Jaguar XJ saloon - Practicality & boot space (2010-2020)

The Jaguar XJ has decent boot space and a huge amount of legroom in the back

Carbuyer Rating

3.1 out of 5

Owners Rating

4.6 out of 5

Read owner reviews
Practicality & boot space Rating

3.0 out of 5

Given it’s such a large car, the Jaguar XJ unsurprisingly does pretty well for interior and boot space. Rear-seat passengers are treated to limousine-like room, even in the short-wheelbase version, enjoying similar comfort to occupants of the BMW 7 Series, Mercedes S-Class and Audi A8. For the full limousine experience, though, the long-wheelbase version of the XJ offers more than 40 inches of total legroom.

The Jag’s boot is a decent size and is capable of swallowing a decent amount of luggage. It’s not a class leader in this area by any stretch, but it should be enough for most. The standard three-seat rear bench folds down, too, but if you go for the optional pair of armchairs instead you lose this function.

Jaguar XJ interior space and storage

Executive cars of this size are almost always going to score big points for interior space, particularly for those fortunate enough to sit in the back. The rear seats are supportive and legroom is plentiful. The long-wheelbase version offers just over 44 inches of legroom – more than some airlines’ business-class seats. Headroom can be a little tight due to the XJ’s low roofline, but Jaguar improved that as best it could in the long-wheelbase version as part of an update in 2014.

As mentioned above, you can choose to have two individual electrically adjustable rear seats with massage function rather than the standard three-seater rear bench, although you lose the ability to fold down the seats if you go for this.
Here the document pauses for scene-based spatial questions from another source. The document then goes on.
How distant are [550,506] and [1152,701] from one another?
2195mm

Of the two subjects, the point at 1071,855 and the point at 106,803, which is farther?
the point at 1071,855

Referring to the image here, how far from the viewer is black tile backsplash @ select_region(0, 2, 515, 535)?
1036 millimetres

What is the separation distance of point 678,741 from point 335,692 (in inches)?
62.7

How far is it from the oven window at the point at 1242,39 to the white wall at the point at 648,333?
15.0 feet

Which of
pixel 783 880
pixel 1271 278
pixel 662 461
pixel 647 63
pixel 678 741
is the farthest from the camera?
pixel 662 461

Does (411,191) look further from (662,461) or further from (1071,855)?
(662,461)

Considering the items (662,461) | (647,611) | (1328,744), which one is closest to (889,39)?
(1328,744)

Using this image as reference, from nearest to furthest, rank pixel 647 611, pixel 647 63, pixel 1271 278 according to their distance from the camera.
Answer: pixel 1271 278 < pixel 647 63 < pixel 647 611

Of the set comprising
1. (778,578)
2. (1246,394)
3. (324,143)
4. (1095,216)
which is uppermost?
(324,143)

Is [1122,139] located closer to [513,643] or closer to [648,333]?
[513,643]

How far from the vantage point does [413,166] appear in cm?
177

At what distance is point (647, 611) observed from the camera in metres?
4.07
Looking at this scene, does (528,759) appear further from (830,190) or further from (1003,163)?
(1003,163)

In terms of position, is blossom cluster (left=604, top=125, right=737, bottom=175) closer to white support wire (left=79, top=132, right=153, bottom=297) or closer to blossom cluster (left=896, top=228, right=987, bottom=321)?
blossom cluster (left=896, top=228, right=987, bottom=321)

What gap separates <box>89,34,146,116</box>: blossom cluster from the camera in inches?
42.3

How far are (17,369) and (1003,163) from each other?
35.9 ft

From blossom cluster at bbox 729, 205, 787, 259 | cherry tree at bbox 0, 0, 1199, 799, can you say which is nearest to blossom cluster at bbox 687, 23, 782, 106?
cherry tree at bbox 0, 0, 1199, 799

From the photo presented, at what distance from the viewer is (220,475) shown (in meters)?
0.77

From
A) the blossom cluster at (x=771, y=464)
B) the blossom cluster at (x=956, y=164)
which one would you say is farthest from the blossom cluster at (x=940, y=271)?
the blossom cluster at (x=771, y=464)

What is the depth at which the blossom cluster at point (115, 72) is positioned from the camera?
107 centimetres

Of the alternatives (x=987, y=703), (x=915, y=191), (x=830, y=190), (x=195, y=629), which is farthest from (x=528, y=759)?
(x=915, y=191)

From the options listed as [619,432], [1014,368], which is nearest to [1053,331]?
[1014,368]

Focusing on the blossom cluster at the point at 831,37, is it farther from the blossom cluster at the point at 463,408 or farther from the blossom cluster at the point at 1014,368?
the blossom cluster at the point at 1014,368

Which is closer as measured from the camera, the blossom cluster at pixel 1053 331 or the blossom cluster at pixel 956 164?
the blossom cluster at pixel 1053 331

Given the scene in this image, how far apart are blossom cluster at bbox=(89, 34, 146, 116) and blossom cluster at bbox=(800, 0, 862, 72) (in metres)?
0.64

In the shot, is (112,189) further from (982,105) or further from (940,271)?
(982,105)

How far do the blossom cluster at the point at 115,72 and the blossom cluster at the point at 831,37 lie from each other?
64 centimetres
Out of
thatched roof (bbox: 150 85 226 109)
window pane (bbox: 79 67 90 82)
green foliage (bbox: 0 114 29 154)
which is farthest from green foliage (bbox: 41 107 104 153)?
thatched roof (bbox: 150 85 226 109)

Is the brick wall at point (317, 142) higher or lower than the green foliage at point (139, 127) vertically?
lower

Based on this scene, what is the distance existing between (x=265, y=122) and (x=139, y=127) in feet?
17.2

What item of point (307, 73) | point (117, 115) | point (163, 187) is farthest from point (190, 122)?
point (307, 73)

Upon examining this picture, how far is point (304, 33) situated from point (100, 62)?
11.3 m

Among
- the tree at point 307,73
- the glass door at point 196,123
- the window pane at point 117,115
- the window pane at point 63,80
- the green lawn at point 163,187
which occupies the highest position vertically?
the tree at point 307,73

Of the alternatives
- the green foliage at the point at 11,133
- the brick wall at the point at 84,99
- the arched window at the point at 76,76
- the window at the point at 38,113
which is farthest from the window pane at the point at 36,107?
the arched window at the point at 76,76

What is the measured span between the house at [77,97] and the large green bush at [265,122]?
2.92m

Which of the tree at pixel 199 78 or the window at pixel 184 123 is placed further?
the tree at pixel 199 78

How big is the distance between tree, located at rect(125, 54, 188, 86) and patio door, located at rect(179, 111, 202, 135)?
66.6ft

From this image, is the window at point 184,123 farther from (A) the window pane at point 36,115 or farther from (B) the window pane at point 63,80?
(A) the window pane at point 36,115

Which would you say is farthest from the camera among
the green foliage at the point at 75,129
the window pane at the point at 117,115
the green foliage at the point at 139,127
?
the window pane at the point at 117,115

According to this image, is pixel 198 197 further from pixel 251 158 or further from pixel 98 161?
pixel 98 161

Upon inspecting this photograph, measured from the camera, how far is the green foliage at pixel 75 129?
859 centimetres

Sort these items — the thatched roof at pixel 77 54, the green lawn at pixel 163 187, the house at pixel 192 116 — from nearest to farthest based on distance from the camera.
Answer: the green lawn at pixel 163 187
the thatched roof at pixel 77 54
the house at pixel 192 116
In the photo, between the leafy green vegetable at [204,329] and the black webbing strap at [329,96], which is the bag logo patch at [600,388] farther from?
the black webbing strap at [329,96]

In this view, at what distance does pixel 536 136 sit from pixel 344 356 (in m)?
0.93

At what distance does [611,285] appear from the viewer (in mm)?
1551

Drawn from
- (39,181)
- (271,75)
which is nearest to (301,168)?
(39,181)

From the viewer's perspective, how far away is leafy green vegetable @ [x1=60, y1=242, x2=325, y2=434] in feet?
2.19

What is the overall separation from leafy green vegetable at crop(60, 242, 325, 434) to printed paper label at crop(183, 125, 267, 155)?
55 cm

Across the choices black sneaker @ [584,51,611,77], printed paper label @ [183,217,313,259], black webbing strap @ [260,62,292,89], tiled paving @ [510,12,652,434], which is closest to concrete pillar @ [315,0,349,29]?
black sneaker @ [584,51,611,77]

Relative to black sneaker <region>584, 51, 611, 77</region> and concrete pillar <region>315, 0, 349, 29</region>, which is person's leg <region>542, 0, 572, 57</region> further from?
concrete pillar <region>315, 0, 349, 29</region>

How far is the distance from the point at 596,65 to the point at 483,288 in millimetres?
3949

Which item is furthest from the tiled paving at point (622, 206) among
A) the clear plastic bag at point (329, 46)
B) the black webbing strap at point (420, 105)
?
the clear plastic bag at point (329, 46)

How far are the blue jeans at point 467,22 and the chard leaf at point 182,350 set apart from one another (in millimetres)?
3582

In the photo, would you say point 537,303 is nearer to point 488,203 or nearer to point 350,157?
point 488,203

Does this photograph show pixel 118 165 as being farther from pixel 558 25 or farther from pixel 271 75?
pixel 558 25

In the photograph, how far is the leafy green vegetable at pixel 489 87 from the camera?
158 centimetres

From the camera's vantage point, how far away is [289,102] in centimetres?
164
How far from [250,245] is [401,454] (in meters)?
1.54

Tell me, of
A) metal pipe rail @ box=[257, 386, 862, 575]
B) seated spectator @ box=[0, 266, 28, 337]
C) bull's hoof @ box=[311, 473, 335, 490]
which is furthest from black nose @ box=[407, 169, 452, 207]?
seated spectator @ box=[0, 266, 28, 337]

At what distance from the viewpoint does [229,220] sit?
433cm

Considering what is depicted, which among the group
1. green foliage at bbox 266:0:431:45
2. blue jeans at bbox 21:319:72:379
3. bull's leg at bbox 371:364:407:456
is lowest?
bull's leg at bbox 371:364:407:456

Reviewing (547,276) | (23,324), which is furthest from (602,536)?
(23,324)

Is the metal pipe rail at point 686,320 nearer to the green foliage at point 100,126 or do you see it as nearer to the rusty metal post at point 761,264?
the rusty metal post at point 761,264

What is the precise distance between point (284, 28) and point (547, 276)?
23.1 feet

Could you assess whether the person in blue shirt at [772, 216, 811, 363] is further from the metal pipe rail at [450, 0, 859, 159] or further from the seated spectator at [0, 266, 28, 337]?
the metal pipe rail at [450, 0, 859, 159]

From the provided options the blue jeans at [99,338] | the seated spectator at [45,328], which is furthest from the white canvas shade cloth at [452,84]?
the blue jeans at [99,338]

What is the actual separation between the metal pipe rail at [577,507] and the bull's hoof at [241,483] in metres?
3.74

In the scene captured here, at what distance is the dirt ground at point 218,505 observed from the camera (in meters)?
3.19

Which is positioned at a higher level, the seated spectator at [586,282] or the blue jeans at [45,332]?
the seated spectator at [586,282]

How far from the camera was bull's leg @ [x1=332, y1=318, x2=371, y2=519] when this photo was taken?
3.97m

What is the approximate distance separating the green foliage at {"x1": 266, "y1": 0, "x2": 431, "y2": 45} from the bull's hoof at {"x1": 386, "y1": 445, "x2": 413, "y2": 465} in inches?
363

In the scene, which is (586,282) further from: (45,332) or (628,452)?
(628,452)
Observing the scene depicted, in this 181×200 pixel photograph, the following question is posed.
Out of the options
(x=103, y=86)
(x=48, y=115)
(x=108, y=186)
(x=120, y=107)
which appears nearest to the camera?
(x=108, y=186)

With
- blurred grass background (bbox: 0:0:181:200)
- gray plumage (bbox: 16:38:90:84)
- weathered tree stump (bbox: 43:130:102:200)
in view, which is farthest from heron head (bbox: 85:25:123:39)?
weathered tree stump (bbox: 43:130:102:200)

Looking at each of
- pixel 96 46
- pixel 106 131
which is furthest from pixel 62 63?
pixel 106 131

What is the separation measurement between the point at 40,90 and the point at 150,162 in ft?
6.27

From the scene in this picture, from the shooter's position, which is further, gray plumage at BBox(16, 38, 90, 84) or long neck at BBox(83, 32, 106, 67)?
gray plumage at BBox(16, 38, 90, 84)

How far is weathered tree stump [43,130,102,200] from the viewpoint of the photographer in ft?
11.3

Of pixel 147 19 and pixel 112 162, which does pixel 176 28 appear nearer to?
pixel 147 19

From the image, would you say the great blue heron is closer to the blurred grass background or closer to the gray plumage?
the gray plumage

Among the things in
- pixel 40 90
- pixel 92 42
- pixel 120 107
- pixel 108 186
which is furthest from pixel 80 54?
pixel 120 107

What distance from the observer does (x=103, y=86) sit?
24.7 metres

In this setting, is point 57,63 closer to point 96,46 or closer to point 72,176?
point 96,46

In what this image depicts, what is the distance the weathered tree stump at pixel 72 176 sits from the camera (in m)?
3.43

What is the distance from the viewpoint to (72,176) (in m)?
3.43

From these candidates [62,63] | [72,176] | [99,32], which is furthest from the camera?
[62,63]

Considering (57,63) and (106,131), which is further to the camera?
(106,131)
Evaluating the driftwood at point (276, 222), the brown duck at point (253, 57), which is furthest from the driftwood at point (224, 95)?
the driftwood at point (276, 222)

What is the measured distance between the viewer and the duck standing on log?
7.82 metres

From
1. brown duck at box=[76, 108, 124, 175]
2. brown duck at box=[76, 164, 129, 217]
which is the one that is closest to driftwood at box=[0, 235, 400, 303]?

Storage space inside is very generous, with a large glovebox, cubbyholes in the centre console and door bins that can hold large bottles of water.

Boot space

The Jaguar XJ's 479-litre boot isn't as deep as some of its rivals'. Although it's bigger than those of the Audi A8, the Mercedes S-Class' and BMW 7 Series' boots are slightly bigger still. The Jaguar's boot does have a large opening to make it easier to get big or awkwardly shaped items in, though, but there are some awkward intrusions in the boot which is worth noting if you want to carry any larger items.